--- Quoted passage ---
■ ■ ■ ■

Sgardine proof of convexity of CRF likelihood
Since it came up several times in class I decided to prove the concavity of the CRF likelihood function to my own satisfaction. I believe this could also be proven more generally for exponential family distributions, but I've directly proved the special case here.
Contents
- 1 Lemma 1: linear functions are convex (and concave)
- 2 Lemma 2: Log-sum-exp is convex
- 3 Lemma 3: sums of concave functions are concave
- 4 Lemma 4: If h:Rk → R is convex and nondecreasing in each argument, and g:Rn → Rk is convex then f(x) = h(g(x)) is convex
- 5 Lemma 5: Log-sum-exp is nondecreasing in each argument
- 6 Proposition: The log-likelihood of CRF is concave
- 7 Reference
Lemma 1: linear functions are convex (and concave)
Direct consequence of the definition of convexity, BV (3.1)
Lemma 2: Log-sum-exp is convex
The function f(x1,...,xn) = log Σi=1..n exp(xi) is convex by looking at its Hessian, BV (3.1.5, pg 73)
Lemma 3: sums of concave functions are concave
BV (3.2.1)
Lemma 4: If h:Rk → R is convex and nondecreasing in each argument, and g:Rn → Rk is convex then f(x) = h(g(x)) is convex
BV (3.2.4, pg. 86)

■ ■ ■ ■

--- Data provided ---
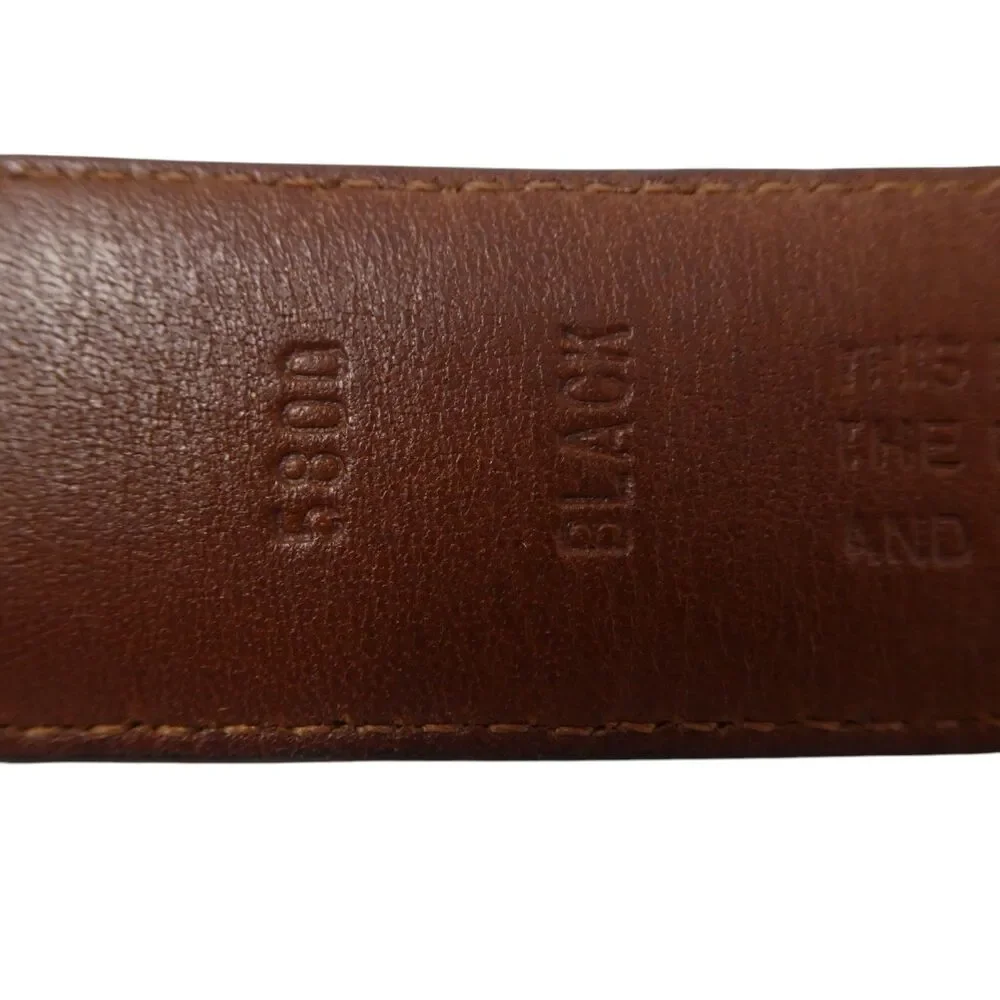Coach Black Leather Gold Buckle‎ Classic Belt Size 38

■ ■ ■ ■

--- Task list ---
1. Answer these questions from the CRF likelihood notes:
(a) What does the author believe this result could also be proven for more generally?
(b) According to the notes, what is examined to show that the function in Lemma 2 is convex?
(c) Which BV section is cited for Lemma 3?
2. Continue the CRF likelihood notes from the point where they stop.

--- Answers to this exercise ---
1.
(a) Exponential family distributions.
(b) Its Hessian.
(c) BV (3.2.1).

2.
Lemma 5: Log-sum-exp is nondecreasing in each argument
The partial with respect to xi is [Σj exp xj]-1 exp xi which is always positive.
Proposition: The log-likelihood of CRF is concave
The log-likelihood (as stated, e.g. in Sha Pereira 2003) is
L(λ) = Σk [ Σi λif(y,x,i) - log Σy exp Σiλif(y,x,i) ]
Now each λif(y,x,i) is linear and hence concave and convex (Lemma 1).
The first inner term is then concave by Lemma 3.
The subtracted part (aka log Zλ) is convex by Lemmas 4 and 5, so its additive inverse is concave.
Their sum is then concave by Lemma 3, and the entire quantity is concave again by Lemma 3.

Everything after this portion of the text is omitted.